(Beginning of PASSAGE SHOWN)
SHALALA v. WHITECOTTON

Opinion of the Court

No. 99-908, pp. 3-7 (1986). Special masters in the Court of Federal Claims hear vaccine-related complaints, 42 U. S. C. 300aa-12(c) (1988 ed., Supp. V), which they adjudicate informally, 300aa-12(d)(2), within strict time limits, 300aa- 12(d)(3)(A), subject to similarly expeditious review, 300aa- 12(e)(2). A claimant alleging that more than $1,000 in damages resulted from a vaccination after the Act's effective date in 1988 must exhaust the Act's procedures and refuse to accept the resulting judgment before filing any de novo civil action in state or federal court. 42 U. S. C. 300aa- 11(a) (1988 ed. and Supp. V).
(End of PASSAGE SHOWN)
### WORK INSTRUCTIONS:
- a) Write out everything in the opinion passage from "No. 99-908, pp." down to "and Supp. V).".
- b) In the opinion passage, who hears vaccine-related complaints?
(Beginning of GIVEN ENTRIES)
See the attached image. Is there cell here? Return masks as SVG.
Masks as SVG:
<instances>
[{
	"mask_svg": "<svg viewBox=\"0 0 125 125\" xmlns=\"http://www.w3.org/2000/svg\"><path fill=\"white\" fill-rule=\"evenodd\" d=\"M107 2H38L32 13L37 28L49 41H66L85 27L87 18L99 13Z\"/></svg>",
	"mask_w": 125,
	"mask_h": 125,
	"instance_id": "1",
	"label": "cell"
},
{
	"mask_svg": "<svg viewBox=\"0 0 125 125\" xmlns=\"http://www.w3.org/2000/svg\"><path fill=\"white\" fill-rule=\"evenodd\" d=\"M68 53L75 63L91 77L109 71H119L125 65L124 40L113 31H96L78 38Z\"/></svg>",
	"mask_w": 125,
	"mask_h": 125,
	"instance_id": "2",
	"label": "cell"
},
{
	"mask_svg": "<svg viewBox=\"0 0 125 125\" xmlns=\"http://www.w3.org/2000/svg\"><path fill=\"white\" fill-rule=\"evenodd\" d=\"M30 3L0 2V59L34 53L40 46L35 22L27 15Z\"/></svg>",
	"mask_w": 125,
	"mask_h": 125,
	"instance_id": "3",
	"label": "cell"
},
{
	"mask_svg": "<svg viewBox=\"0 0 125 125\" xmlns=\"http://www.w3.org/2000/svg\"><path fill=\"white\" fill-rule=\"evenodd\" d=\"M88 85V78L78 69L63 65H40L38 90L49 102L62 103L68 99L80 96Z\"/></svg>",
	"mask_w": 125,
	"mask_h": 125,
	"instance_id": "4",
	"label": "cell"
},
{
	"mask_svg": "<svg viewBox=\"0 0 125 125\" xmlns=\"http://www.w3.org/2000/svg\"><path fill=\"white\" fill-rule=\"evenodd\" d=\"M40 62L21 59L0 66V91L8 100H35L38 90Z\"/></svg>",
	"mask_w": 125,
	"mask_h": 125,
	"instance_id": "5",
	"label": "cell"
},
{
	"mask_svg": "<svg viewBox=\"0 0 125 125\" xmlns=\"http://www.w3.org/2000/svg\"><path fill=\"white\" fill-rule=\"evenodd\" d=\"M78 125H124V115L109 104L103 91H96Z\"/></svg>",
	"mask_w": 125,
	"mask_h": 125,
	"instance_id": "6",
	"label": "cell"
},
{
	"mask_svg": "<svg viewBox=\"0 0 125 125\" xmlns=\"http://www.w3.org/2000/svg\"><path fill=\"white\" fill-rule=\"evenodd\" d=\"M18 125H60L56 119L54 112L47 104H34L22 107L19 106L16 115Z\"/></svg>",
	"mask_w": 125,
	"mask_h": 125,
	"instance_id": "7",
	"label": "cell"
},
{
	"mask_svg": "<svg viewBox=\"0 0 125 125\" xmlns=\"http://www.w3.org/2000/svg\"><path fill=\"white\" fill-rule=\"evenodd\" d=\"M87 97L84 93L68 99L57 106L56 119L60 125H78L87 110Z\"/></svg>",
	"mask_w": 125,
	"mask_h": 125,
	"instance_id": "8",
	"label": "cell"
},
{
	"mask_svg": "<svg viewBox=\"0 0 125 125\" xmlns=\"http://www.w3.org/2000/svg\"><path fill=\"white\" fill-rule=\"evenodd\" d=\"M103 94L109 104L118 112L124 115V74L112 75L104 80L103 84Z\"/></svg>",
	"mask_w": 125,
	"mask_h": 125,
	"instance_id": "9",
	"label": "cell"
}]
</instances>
(End of GIVEN ENTRIES)
### ANSWERS BY TASK:
- a)
No. 99-908, pp. 3-7 (1986). Special masters in the Court of Federal Claims hear vaccine-related complaints, 42 U. S. C. 300aa-12(c) (1988 ed., Supp. V), which they adjudicate informally, 300aa-12(d)(2), within strict time limits, 300aa- 12(d)(3)(A), subject to similarly expeditious review, 300aa- 12(e)(2). A claimant alleging that more than $1,000 in damages resulted from a vaccination after the Act's effective date in 1988 must exhaust the Act's procedures and refuse to accept the resulting judgment before filing any de novo civil action in state or federal court. 42 U. S. C. 300aa- 11(a) (1988 ed. and Supp. V).

- b) Special masters in the Court of Federal Claims.